## Begin MATERIAL TO PROCESS

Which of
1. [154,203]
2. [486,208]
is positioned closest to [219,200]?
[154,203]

## End MATERIAL TO PROCESS

Reproduce every one of the records above line for line, changing nothing.

> EXERCISE ANSWER
Which of
1. [154,203]
2. [486,208]
is positioned closest to [219,200]?
[154,203]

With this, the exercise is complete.